Generating and Characterizing LRRK2 Antibodies
MJFF Research Grant, 2010
LRRK2 is a gene implicated in the development of some familial Parkinson’s disease cases. Because of LRRK2’s significant potential as a drug target, MJFF is making considerable investments in understanding its role in normal and Parkinson’s cellular function. MJFF is funding multiple groups to develop therapies against LRRK2 that, if successful, could be developed into breakthrough PD treatments. However, a major roadblock in LRRK2 research is the lack of quality antibodies. Antibodies are tools used by researchers for many different purposes, including identifying where proteins can be found in the body, how they behave in cells, and how to manipulate their activity. Despite numerous attempts by individual researchers to develop antibodies against LRRK2, high quality antibodies do not exist and those that do are not always available to the research community.
MJFF partner Epitomics, Inc., a company specializing in a unique type of antibody, has generated several antibodies that appear to recognize the LRRK2 protein in a very sensitive and specific manner.
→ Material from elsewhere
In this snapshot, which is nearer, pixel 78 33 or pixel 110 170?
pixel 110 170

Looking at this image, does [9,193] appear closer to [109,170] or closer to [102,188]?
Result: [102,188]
MJFF is now working with Epitomics to produce large amounts of these antibodies so that the entire PD research community can access these antibodies and test them to determine their performance. PD researchers will be able to request and receive the antibodies free of charge and will provide feedback directly to MJFF.
Relevance to Diagnosis/Treatment of Parkinson’s Disease:
The availability of high-quality antibodies will allow researchers to better understand the function of LRRK2 in both Parkinson’s models and in humans, accelerating the progress of research in academic and industry laboratories.
With the help of the research community at large, this project will result in the selection of one or several antibodies that perform well in multiple different methodologies, and these will then be made available to the PD research community. This is MJFF’s first foray into directly generating, characterizing and distributing antibodies. We hope this will be a model for future PD research tool development and distribution.